# Revolvers in a fire



## sunnyside (May 16, 2010)

I've loaded some revolvers in a gunsafe under my bead in order to protect against the unlikely occurance of a home invasion that I hope never happens.

However I've become concerned about another unlikely occurance that I hope never happens; my house catching on fire. I don't want my guns to be a threat to my family or fire fighters.

I've got a .45 ACP and a .357 mag. I currently don't have a round lined up with the barrel, as I wouldn't trust the safe against that given what I currently know. Does anyone have any information about penetration of steel plate from various rounds? 

But what about the other rounds? The frame obscures the other rounds, but I figure the first one that cooks off might rip the barrel and frame off, or pop the cylinder out. 
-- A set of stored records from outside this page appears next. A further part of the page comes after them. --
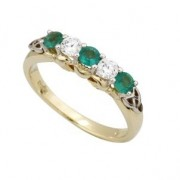 14k Yellow Gold Diamonds and Emeralds Claddagh Eternity Ring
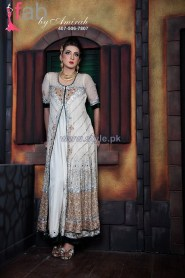 Fab by Amirah Formal Dresses 2014 For Girls 3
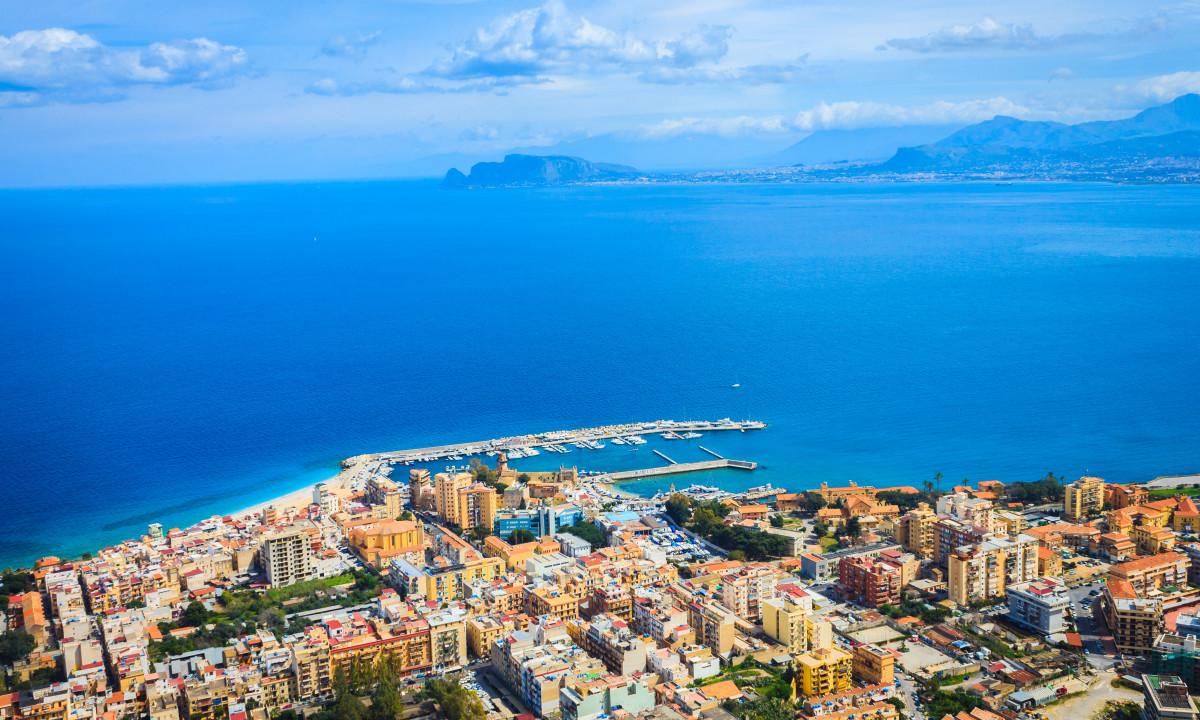Sicilien har smukke badestrande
Do you think rounds cooking off in a cylinder could be any threat to a few millimeters of steel? 

What about loose rounds? I'm storing other pistol rounds in their packaging inside a locked file cabinet.


----------



## pic (Nov 14, 2009)

sunnyside said:


> I've loaded some revolvers in a gunsafe under my bead in order to protect against the unlikely occurance of a home invasion that I hope never happens.
> 
> However I've become concerned about another unlikely occurance that I hope never happens; my house catching on fire. I don't want my guns to be a threat to my family or fire fighters.
> 
> ...


Good question .Tell the firemen where your live ammo is located, even though they are already properly trained . The information would be useful. 
I would 'nt worry about your family being in danger of ammo going off due to the heat of the fire , the amount of heat needed to ignite the rounds , you would already have left the house. The velocity of a loose round not chambered will not have the velocity obviously, but could still be very dangerous and unpredictable. I would think the brass becomes more of the moving projectile of the two pieces , the brass being the lighter of the two in weight then the bullet.
But any how this is my own opinion without google's help lol. Google those questions and see what comes up..
In case of a fire get your family out safely, then go retrieve your guns. Even if your life depends on it and there is only a 50/50 chance of your survival. Throw them out the window just in case you perish in the fire. I will buy them . The money would come in handy. And if you survive, You never know what ratty hotel you might be staying at after the fire and might be needing the guns to save your family again.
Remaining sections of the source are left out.